▶ _AIM_
Rewrite the stretch of the patch discussion from "[(set (match_dup 6)" through "(operands[6]) == SCRATCH)", putting "eq" in place of "ne".
## Begin TEXT BLOCK
[PATCH 2/2] PowerPC: Add power10 IEEE 128-bit min/max/cmove.

Michael Meissner meissner@linux.ibm.com
Wed Aug 12 03:32:32 GMT 2020


On Tue, Aug 11, 2020 at 08:01:50PM -0500, Segher Boessenkool wrote:
> Hi!
> 
> On Tue, Aug 11, 2020 at 12:23:07PM -0400, Michael Meissner wrote:
> > +  /* See if we can use the ISA 3.1 min/max/compare instructions for IEEE
> > +     128-bit floating point.  At present, don't worry about doing conditional
> > +     moves with different types for the comparison and movement (unlike SF/DF,
> > +     where you can do a conditional test between double and use float as the
> > +     if/then parts. */
> 
> Why is that?  That makes the code quite different too (harder to
> review), but also, it could just use existing code more.

It is a combinatorial expansion problem.

In order to do:

	double cmove (double x, double y, float a, float b)
	{
	  return (a == b) ? x : y;
	}

You need two pair of SFDF iterators.  You use SFDF for the target, and SFDF2
for the comparison.

	(define_insn_and_split "*mov<SFDF:mode><SFDF2:mode>cc_p9"
	  [(set (match_operand:SFDF 0 "vsx_register_operand" "=&<SFDF:Fv>,<SFDF:Fv>")
		(if_then_else:SFDF
		 (match_operator:CCFP 1 "fpmask_comparison_operator"
			[(match_operand:SFDF2 2 "vsx_register_operand" "<SFDF2:Fv>,<SFDF2:Fv>")
			 (match_operand:SFDF2 3 "vsx_register_operand" "<SFDF2:Fv>,<SFDF2:Fv>")])
		 (match_operand:SFDF 4 "vsx_register_operand" "<SFDF:Fv>,<SFDF:Fv>")
		 (match_operand:SFDF 5 "vsx_register_operand" "<SFDF:Fv>,<SFDF:Fv>")))
	   (clobber (match_scratch:V2DI 6 "=0,&wa"))]
	  "TARGET_P9_MINMAX"
	  "#"
	  ""
	  [(set (match_dup 6)
		(if_then_else:V2DI (match_dup 1)
				   (match_dup 7)
				   (match_dup 8)))
	   (set (match_dup 0)
		(if_then_else:SFDF (ne (match_dup 6)
				       (match_dup 8))
				   (match_dup 4)
				   (match_dup 5)))]
	{
	  if (GET_CODE (operands[6]) == SCRATCH)
	    operands[6] = gen_reg_rtx (V2DImode);

	  operands[7] = CONSTM1_RTX (V2DImode);
	  operands[8] = CONST0_RTX (V2DImode);
	}
	 [(set_attr "length" "8")
	  (set_attr "type" "vecperm")])

This means there are 4 versions of the pattern:
    1: DF target, DF comparison
    2: DF target, SF comparison
    3: SF target, DF comparison
    4: SF target, SF comparison

The dueling iterators was added in May 26th, 2016.  I believe we had separate
insns for the 4 cases for fsel before I added the xscmpeqdp, etc. support.

To grow this for IEEE 128, you would need two iterators, each with 4 elements
(DF, SF, KF, and optionally TF).  Thus you would need 16 patterns to represent
all of the patterns.  I can do this, I just didn't think it was worth it.
## End TEXT BLOCK
## Begin EXTRACTED RECORDS
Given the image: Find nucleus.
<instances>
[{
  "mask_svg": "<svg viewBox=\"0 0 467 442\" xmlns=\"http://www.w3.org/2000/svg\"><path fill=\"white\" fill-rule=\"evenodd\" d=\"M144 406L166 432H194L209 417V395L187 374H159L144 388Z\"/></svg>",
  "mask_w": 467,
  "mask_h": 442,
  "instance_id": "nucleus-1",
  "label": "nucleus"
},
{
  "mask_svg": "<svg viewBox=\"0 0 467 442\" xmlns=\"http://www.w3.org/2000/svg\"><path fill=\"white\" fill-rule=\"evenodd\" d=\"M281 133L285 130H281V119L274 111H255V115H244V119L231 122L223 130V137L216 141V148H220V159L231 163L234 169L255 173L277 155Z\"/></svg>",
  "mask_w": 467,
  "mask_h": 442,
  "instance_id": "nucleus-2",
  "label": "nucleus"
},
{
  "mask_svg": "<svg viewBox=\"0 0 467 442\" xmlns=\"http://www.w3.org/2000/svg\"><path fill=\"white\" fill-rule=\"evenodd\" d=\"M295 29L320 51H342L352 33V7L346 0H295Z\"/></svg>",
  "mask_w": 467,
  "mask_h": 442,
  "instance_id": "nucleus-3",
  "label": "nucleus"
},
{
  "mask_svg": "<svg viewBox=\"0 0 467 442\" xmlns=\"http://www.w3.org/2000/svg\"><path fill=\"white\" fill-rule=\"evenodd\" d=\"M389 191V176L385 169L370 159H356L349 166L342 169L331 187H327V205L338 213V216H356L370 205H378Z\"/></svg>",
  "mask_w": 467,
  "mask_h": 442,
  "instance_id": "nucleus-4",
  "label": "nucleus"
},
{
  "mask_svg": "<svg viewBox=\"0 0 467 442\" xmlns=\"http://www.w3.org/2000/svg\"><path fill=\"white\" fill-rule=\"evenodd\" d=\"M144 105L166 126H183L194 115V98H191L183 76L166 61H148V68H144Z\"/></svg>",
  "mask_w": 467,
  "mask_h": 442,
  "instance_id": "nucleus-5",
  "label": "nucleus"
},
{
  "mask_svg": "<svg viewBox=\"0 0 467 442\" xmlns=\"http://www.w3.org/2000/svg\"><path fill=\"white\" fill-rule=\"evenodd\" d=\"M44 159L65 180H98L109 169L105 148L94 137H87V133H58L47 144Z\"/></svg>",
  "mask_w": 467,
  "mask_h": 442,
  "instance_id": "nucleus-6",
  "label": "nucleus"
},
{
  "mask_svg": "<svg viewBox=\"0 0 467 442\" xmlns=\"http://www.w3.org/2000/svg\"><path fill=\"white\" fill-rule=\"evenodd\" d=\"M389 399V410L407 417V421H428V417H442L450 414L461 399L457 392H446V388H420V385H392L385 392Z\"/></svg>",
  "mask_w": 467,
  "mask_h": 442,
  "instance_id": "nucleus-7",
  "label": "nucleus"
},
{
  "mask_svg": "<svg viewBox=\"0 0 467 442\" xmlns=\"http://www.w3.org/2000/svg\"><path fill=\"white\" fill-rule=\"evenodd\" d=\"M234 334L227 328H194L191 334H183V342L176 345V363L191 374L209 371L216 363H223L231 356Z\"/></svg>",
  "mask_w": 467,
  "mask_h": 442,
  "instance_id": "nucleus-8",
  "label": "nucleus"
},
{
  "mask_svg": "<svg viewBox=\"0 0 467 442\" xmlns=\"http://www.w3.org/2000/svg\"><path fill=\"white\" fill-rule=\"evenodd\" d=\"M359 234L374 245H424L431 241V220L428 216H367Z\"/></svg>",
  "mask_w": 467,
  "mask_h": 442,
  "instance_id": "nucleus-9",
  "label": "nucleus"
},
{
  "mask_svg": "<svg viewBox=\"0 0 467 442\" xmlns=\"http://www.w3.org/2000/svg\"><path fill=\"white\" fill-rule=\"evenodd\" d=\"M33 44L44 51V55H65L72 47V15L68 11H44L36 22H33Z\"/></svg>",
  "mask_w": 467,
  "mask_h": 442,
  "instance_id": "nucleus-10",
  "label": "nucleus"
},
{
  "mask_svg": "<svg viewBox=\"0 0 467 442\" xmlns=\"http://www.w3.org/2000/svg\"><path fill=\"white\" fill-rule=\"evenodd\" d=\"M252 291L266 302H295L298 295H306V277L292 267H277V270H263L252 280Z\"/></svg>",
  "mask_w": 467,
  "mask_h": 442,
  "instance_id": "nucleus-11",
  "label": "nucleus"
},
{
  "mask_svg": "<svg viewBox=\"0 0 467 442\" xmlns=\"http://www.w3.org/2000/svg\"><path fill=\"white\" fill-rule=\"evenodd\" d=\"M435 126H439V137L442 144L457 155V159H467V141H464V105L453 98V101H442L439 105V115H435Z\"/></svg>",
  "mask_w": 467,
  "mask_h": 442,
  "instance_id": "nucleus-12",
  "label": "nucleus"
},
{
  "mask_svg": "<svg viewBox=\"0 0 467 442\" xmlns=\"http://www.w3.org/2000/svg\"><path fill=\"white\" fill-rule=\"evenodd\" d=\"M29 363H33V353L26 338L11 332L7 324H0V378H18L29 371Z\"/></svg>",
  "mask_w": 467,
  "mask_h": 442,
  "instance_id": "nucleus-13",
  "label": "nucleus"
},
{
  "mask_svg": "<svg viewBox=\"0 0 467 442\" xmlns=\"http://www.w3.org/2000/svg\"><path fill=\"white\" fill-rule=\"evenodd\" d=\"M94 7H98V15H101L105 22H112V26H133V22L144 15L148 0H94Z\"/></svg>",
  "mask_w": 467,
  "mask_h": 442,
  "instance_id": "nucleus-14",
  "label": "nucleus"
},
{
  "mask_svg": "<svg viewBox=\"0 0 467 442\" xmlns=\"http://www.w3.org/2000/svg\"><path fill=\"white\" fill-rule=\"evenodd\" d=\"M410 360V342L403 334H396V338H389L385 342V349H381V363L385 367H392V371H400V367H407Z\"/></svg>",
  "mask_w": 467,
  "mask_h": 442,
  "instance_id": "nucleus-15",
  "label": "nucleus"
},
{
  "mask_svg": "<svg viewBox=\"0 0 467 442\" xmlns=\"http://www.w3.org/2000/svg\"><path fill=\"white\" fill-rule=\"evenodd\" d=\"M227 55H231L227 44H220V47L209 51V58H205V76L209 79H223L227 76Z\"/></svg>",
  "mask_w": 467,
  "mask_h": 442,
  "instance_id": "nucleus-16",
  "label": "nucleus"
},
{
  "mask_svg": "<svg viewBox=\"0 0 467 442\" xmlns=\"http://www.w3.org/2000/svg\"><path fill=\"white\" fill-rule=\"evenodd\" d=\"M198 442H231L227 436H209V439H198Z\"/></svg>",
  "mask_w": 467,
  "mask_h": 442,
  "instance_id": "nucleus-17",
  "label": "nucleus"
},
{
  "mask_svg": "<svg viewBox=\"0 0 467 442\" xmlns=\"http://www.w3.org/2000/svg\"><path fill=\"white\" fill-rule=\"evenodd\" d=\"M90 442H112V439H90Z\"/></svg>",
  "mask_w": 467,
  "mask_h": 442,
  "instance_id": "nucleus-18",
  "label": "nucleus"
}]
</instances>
## End EXTRACTED RECORDS
▶ _THE ANSWER_
[(set (match_dup 6)
		(if_then_else:V2DI (match_dup 1)
				   (match_dup 7)
				   (match_dup 8)))
	   (set (match_dup 0)
		(if_then_else:SFDF (eq (match_dup 6)
				       (match_dup 8))
				   (match_dup 4)
				   (match_dup 5)))]
	{
	  if (GET_CODE (operands[6]) == SCRATCH)